- [Recorded data]
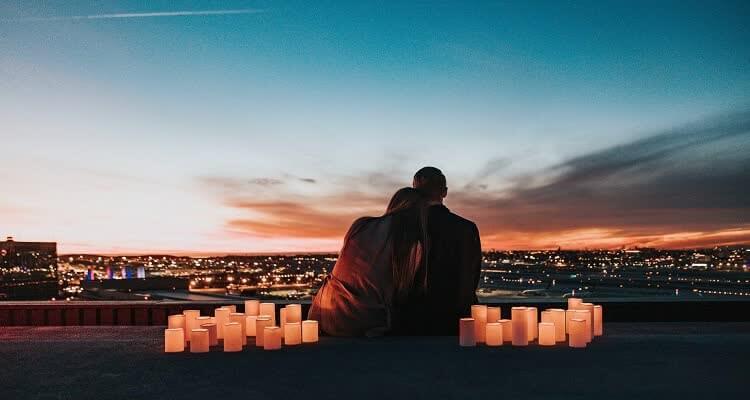 Мужчина и женщина любуются закатом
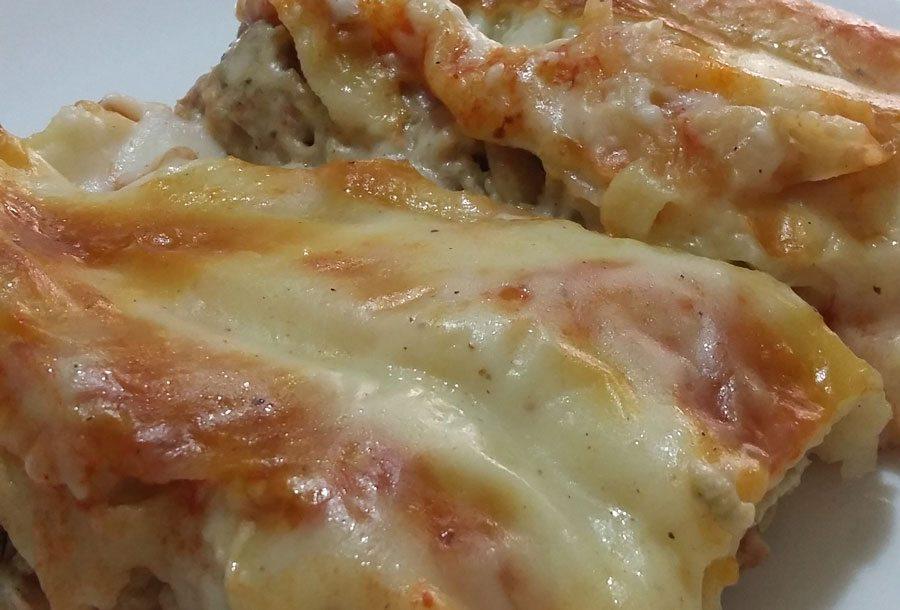 Cannelloni con funghi e prosciutto cotto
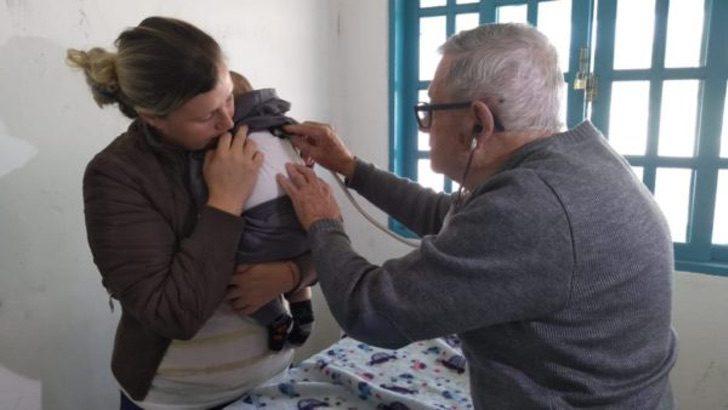 Ivan Fontoura, pediatra, revisando a un menor de manera gratuita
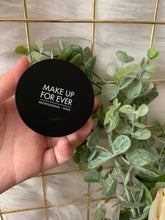 Load image into Gallery viewer, Make Up For Ever LOOSE POWDER 超高清無瑕蜜粉 4g - buy European skincare in Hong Kong - 1click2beauty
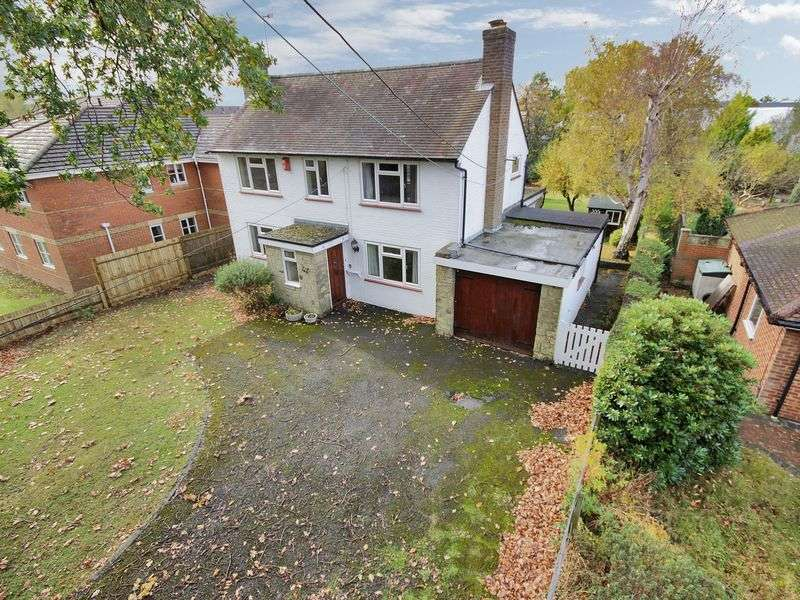 3 Bedrooms Detached House for sale in Tinsley Lane, Three Bridges, Crawley, West Sussex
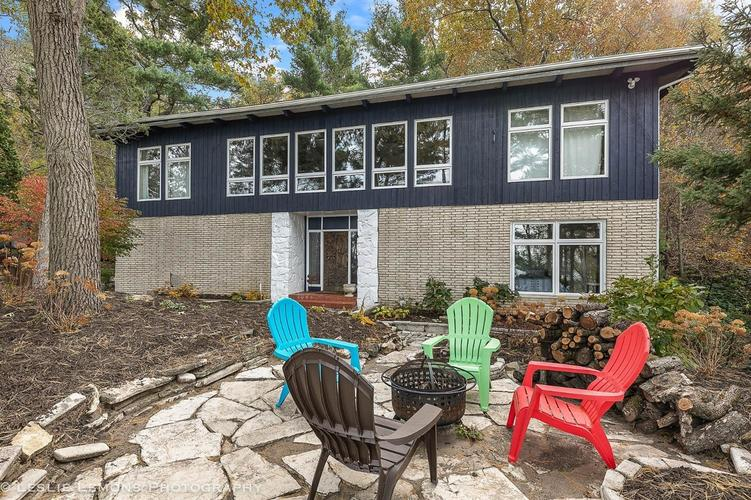 523 E Lake Front Drive Beverly Shores IN 46301 | MLS 470452 | photo 1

- [What the task requires] Your answer must be an exact copy of the records, with every picture left out.

- [Answer space]
 Мужчина и женщина любуются закатом
 Cannelloni con funghi e prosciutto cotto
 Ivan Fontoura, pediatra, revisando a un menor de manera gratuita
 Load image into Gallery viewer, Make Up For Ever LOOSE POWDER 超高清無瑕蜜粉 4g - buy European skincare in Hong Kong - 1click2beauty
 3 Bedrooms Detached House for sale in Tinsley Lane, Three Bridges, Crawley, West Sussex
 523 E Lake Front Drive Beverly Shores IN 46301 | MLS 470452 | photo 1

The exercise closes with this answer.